Wednesday, February 17, 2010

Brockway Avenue Ghosts






Nearby is a splendid little pizza place called “The Spring Garden Pizzeria.” They do not deliver, but they have a pizza special so grand that it's worth the trip down Holden. One large pizza, and it really is large, with one topping for $7.99. That is a bargain, and that is why I like it, aside from its thin crust, ample cheese, and good taste. I like jalapenos on mine, so I stopped down there this evening and ordered me a big ol' pie.

A problem exists with SGP, unfortunately, and it is that the cookers there never allow the pie enough oven time for my taste. I like the cheese to brown some, and they always pull the pie before this can happen. I could tell them I wanted it well done, but then they would probably burn it, so what I usually do is throw a slab on the PIZZAZZ and crisp it up a bit. The PIZZAZZ machine will make crispy anything you want it to.
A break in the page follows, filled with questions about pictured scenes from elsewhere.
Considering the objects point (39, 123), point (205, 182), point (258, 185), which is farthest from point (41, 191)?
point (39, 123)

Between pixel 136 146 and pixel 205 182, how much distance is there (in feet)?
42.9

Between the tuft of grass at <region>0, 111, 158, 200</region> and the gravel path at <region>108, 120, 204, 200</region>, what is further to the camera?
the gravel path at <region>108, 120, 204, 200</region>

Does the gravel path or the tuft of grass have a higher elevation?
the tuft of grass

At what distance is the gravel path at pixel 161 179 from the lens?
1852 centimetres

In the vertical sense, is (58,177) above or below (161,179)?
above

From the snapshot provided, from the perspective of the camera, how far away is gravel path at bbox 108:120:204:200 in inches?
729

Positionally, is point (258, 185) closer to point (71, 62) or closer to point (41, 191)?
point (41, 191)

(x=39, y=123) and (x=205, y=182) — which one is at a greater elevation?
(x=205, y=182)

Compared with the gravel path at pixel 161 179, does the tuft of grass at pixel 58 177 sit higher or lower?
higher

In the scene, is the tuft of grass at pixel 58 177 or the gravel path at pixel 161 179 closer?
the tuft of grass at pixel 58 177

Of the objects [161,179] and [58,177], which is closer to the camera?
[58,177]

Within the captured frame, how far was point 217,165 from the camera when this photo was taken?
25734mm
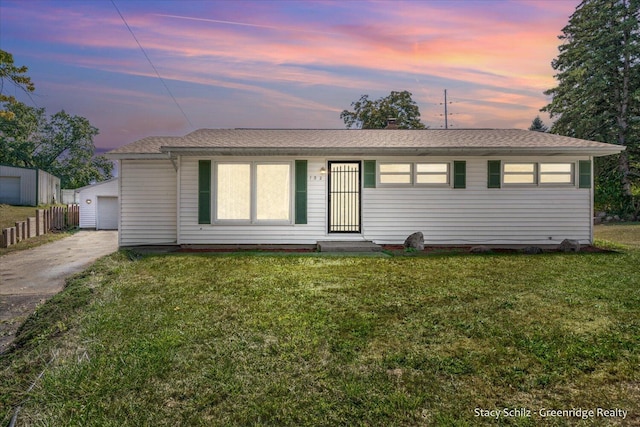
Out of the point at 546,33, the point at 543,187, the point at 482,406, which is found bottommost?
the point at 482,406

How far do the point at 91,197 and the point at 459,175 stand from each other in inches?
646

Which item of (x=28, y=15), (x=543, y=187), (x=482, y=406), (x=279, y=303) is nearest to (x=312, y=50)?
(x=543, y=187)

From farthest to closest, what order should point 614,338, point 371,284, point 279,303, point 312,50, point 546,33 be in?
point 312,50
point 546,33
point 371,284
point 279,303
point 614,338

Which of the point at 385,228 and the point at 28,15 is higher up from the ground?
the point at 28,15

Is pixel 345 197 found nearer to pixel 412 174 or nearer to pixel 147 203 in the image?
pixel 412 174

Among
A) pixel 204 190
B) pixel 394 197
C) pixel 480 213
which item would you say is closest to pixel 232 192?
pixel 204 190

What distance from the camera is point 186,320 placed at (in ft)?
12.0

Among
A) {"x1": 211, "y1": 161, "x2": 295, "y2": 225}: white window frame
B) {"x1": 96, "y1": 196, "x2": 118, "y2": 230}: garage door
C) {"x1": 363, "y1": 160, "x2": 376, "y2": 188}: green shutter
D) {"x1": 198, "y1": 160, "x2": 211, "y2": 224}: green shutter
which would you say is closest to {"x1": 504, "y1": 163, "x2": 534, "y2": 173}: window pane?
{"x1": 363, "y1": 160, "x2": 376, "y2": 188}: green shutter

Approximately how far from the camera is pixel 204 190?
28.7 ft

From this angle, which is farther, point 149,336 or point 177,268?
point 177,268

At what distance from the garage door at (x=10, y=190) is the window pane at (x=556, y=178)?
999 inches

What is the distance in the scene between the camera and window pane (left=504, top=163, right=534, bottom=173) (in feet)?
29.1

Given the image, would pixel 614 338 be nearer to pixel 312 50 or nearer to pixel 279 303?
pixel 279 303

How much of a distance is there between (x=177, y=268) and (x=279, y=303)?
308 cm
SGP is not my very favorite pizzeria, however. The very best pizza in this town can be had at Mario's, but the same pie there would cost you around $18! Ridiculous. It is good, though; New York style thin crust, light sauce deliciousness. Before Mario's came to town, another place had the best pie. I ordered pie from there exclusively until I had a few disagreements with their business practices.

I think we were made of pizza in Morgantown. Always with the pizza. One summer, the Dominoes delivery guy was so familiar with us that he would stop at the drive-through store on his way to our house and pick up smokes or snuff or soda pop or really whatever you wanted him to get for you. Nice guy.
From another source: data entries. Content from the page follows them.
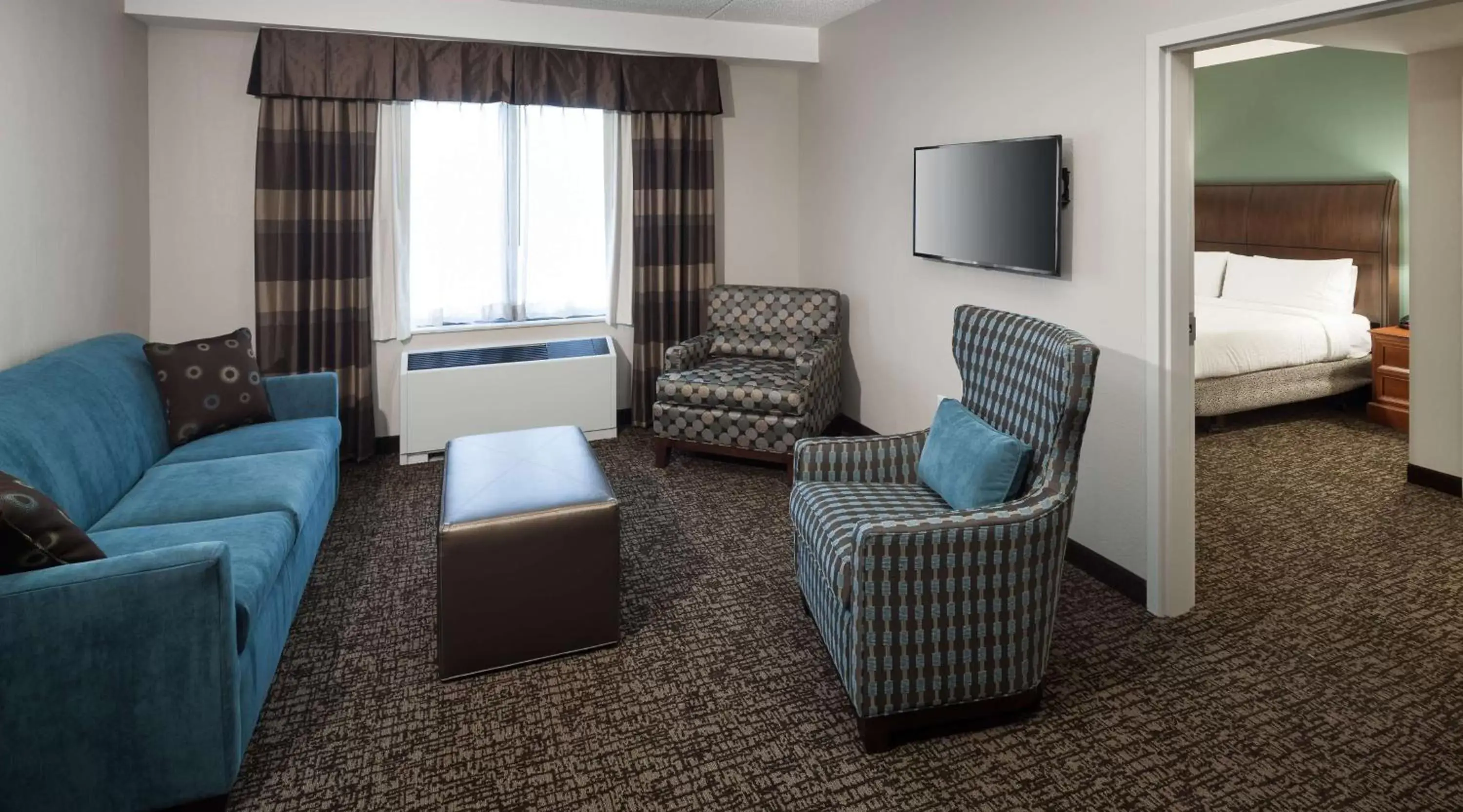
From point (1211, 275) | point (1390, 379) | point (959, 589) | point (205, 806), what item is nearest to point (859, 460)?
point (959, 589)

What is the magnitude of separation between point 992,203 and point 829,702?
2119 mm

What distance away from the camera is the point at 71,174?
130 inches

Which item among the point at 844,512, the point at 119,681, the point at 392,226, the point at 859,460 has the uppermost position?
the point at 392,226

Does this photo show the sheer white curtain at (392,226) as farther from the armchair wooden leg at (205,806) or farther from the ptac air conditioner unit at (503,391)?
the armchair wooden leg at (205,806)

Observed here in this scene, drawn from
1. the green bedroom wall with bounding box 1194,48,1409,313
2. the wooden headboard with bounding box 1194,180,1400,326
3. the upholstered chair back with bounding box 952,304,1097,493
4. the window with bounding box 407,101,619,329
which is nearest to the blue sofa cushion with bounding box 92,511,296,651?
the upholstered chair back with bounding box 952,304,1097,493

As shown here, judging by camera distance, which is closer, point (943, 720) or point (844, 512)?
point (943, 720)

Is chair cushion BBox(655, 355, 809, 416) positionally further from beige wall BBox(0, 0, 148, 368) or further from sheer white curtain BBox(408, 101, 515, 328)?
beige wall BBox(0, 0, 148, 368)

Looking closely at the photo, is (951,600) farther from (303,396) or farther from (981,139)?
(303,396)

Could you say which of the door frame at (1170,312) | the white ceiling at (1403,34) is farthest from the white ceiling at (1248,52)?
the door frame at (1170,312)

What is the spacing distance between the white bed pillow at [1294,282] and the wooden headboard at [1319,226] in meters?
0.09

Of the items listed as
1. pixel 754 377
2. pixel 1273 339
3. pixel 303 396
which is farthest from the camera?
pixel 1273 339

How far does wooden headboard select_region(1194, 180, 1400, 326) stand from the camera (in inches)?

Some of the absolute worst pizza I ever ate was from a place called Plus One Pizza. Their gimmick was that if you bought one pizza, you would get another exactly like it for free. And then, if you ordered 20 pizzas or something like that, you'd get free pizzas! What a deal. The pie was crap, but pizza, like a very few other things in life, is great even when it's terrible.

The Plus One shop was maybe a half of a mile down the hill from one of the places we lived in Morgantown, a huge, drafty, dilapidated beast of a structure that housed five 19-20-year-old guys, quite a few raucous and enjoyable keg parties, and some other sordid events better left unwritten here. It was so cold in that house during the winter that you had stay upstairs.

Well, old Lumpy was a housemate at the time, and on a particularly cold and dreary Morgantown evening so snowy the delivery man was not delivering, I persuaded Lumpy to walk down that hill to Plus One to get our free pizzas that we had earned by eating so many terrible meals from them. A small victory, but a victory is a victory, nonetheless.

Of course, Colasante's was a great place for pizza. Their pans had seasoned over years and thousands of pizzas that made their thicker crusts quite crispy. One of the best perks about working there was free pizza. C$ worked there, and he would occasionally stop by the house after the shop closed with a pie and some beer, and we'd sit and have a hootenanny. Good times.

3 comments:

bart harper said...

That pizza looks so good... loving the blogs bro....awesome

J.S. Booterbaugh said...

Thanks, Bart!

kimberly said...

I agree with you on two points here.
One- Mario's is damn good pizza. I've yet to find me a NY style pizzeria in Richmond- you may have seen my rant about that on Facebook.
Two- WHY do so many places rush the pizza cooking process? Brown it a bit people... I will say though- I just go with "can I have my pizza well done- so the cheese is a bit browned?" I say it just this way each time, and it's never been burned...
Prior to this, I've been known to eat a slice at the restaurant to be polite, only to bring the rest home and finish cooking it myself. With a little ranch dressing on the side of course.